Besides learning the course content, I hope they recognize that I care about their success. I want students to be successful.
What is your favorite campus event?
This is a tough question because there are many. However, if I had to choose one it would be graduation. I love attending graduation to celebrate the huge accomplishment of earning a college degree.
What is your favorite memory of NIU?
There is something about the start of each new semester that feels motivating. I always enjoy hearing the sounds of the Huskie Marching Band practicing as I am preparing for the new semester. It’s something about the fresh start and possibilities of a new semester that stick with me.
Who has influenced your professional path?
My husband of 15 years, my kids, my former professors, my parents/in-laws, colleagues and siblings/siblings-in-law. They all have shaped me into who I am today. I find that everyone has something special to offer if you pay attention and are willing to learn from them.

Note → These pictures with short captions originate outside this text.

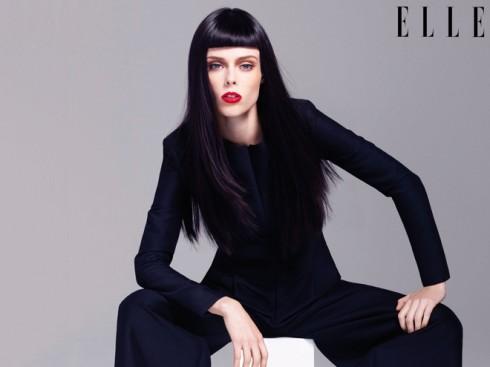 """<strong>Coco Rocha</strong> <br><br> Trước đó vào năm 2011, ESA  giành tặng giải thưởng """"người mẫu của năm"""" cho siêu mẫu Coco Rocha. Được mệnh danh là nữ hoàng tạo dáng của thời trang, tất cả mọi nhiếp ảnh gia đều rất thích làm việc với cô vì khả năng """"pose"""" cực kì ấn tượng và biến đổi nhanh đến khó tin.  <br><br> Ngoài ra, Coco sở hữu khuôn mặt xương rất gợi cảm và một dáng vóc cực kì cân đối. Coco còn là một stylist cực kì chuyên nghiệp cho chính bản thân."""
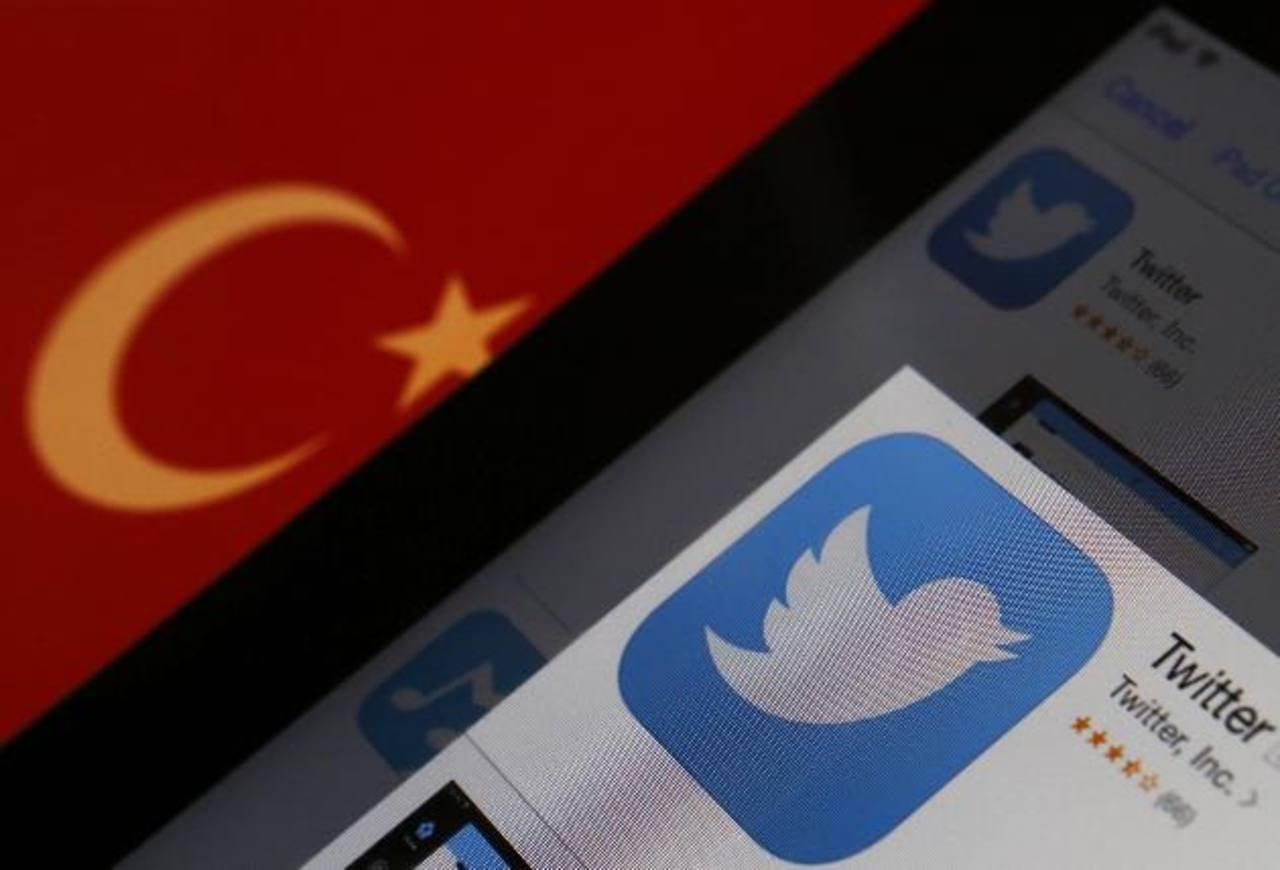 """Usuarios de Twitter lo llamaron un """"golpe digital"""", algunos comprando a Turquía con Irán y Corea del Norte, donde las plataformas de los medios sociales están muy controladas. También hubo manifestaciones de protesta."""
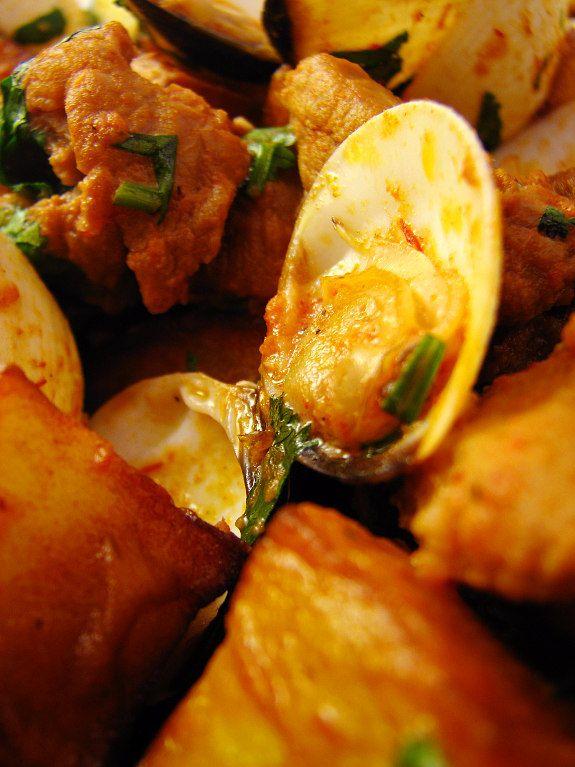 A cozinha alentejana é das cozinhas nacionais que mais aprecio. Original e inventiva.  Partindo do pão de trigo, do porco, do borrego, dos ...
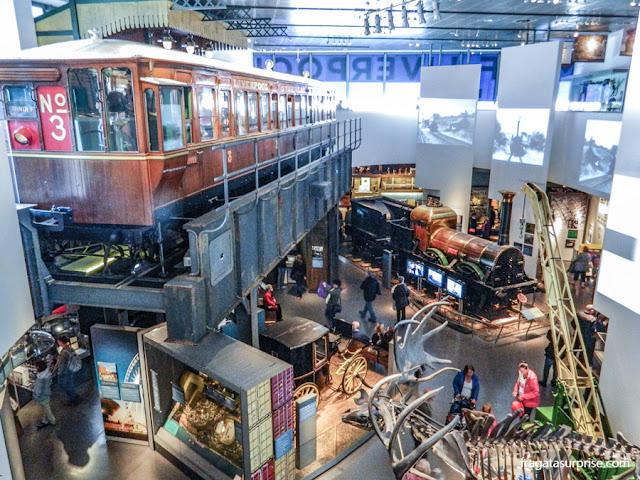 Exposição sobre a Overhead Railway mo Museu de Liverpool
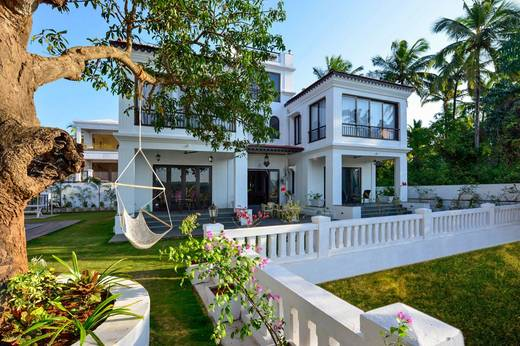 Buying or selling a luxury property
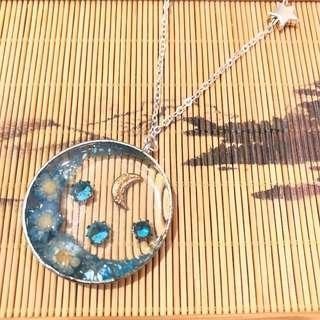 手作 天藍色 眾花拱月 寶石乾花貝殻片長項鏈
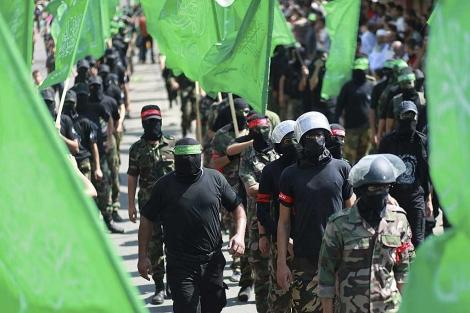 Militantes de Hamas, durante una concentración en el centro de la Franja.   Efe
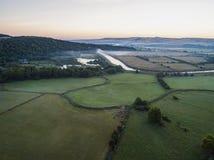 Hommelbeeld van een nevelig dageraad Engels landschap royalty-vrije stock foto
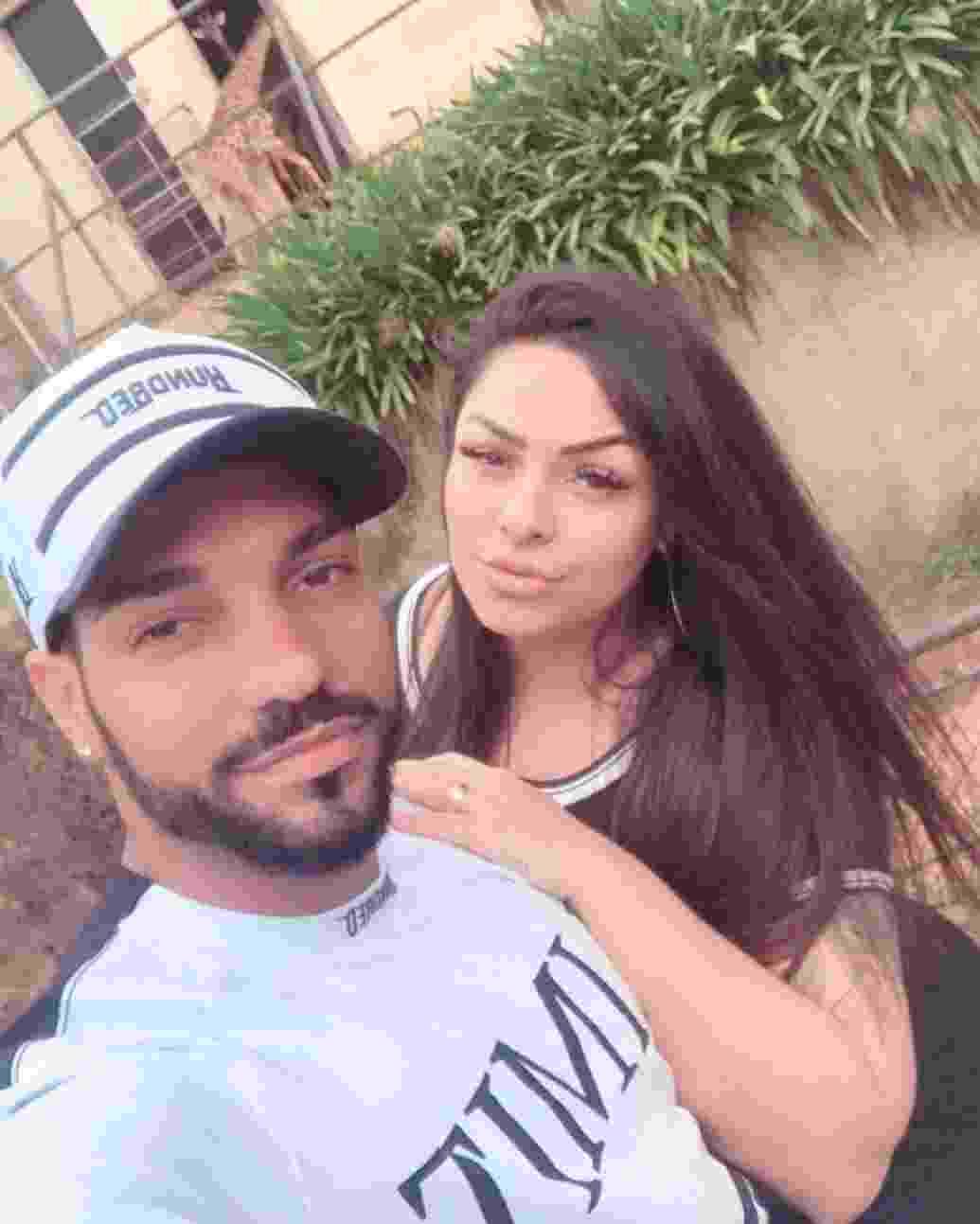 Andressa Soares, a Mulher Melancia, ao lado do noivo, o jogador Michel Macedo, do Corinthians - Reprodução/Instagram/mulhermelanciaoficial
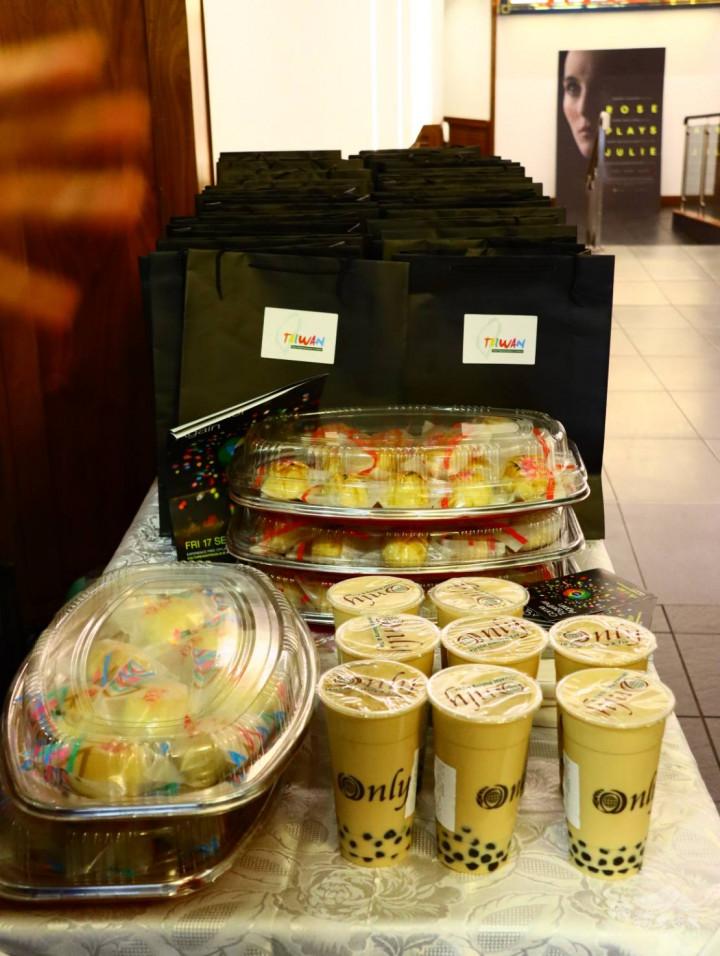 臺灣傳統小吃刈包、月餅與珍珠奶茶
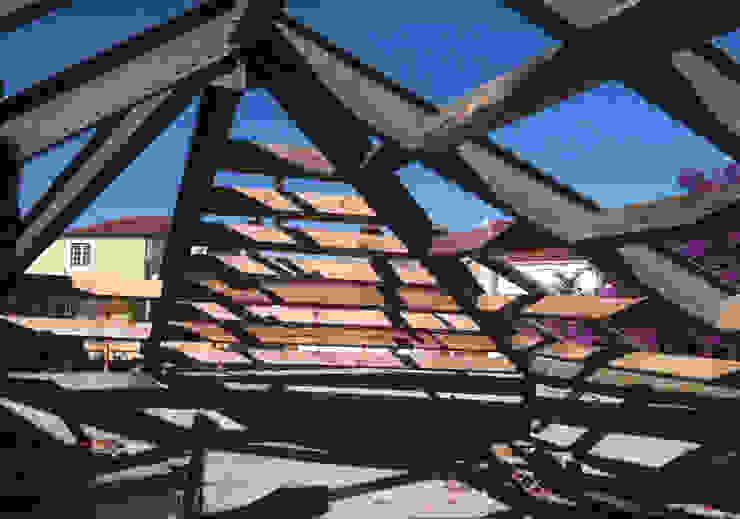 Reabilitação de prédio na Rua das Trinas por DNSJ.arq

What did you want to be when you were growing up? Are you currently doing it? If not, what changed your path?
I wanted to be a teacher. I was fortunate to have wonderful educators who encouraged me to do my best, be a kind human and not focus on comparing myself to other people. This advice sounds simple, but the value of having someone in your corner encouraging you when times are tough cannot be overstated. I am an educator today in my role as a professor and very much enjoy helping students find their passions and strengths within my profession.
Are you a member of or hold a position within a professional organization? If so, what organization? What is the purpose of that organization and how does being part of this organization benefit you in your role at NIU?
Yes, I am the editor-in-chief of the Vocational Evaluation and Career Assessment Professionals (VECAP) Journal. The VECAP Journal is the official peer-reviewed publication of the VECAP association, an organization that promotes quality career assessment for individuals with disability. Essentially, VECAP’s mission is to make sure that people with disabilities receive the information they need to make informed career choices, because all people deserve to live happy, satisfying lives and work is often a big part of the puzzle. My leadership role in VECAP helps bring national visibility to the rehabilitation counseling program here at NIU. I also have students serving as assistant editors, which gives them experience with the peer-review publication process and enhances their graduate education.
What community organizations are you involved in?
The community organizations I’m involved with in this season of life focus on my kids and their interests—youth soccer league, cub scouts and library programs.
What do you do to relax or recharge?
I enjoy spending silly, unstructured and quality time with my kids and my husband (without electronic devices). They make me laugh and teach me gratitude. I enjoy taking leisurely walks in the neighborhood and exploring local attractions (e.g., trails, parks). I also have a lot of hobbies including decluttering and organizing our home, meal planning and sourcing local food, and caring for flowers and veggies in the garden.
Is there anything else you'd like to share about your NIU Huskie story?
My husband is also a professor here and our kids both go to the university daycare. We enjoy all the Huskie sporting events and have been season ticket holders for basketball. NIU is a great place and feels like home. I feel grateful to be part of such a wonderful community. Go Huskies.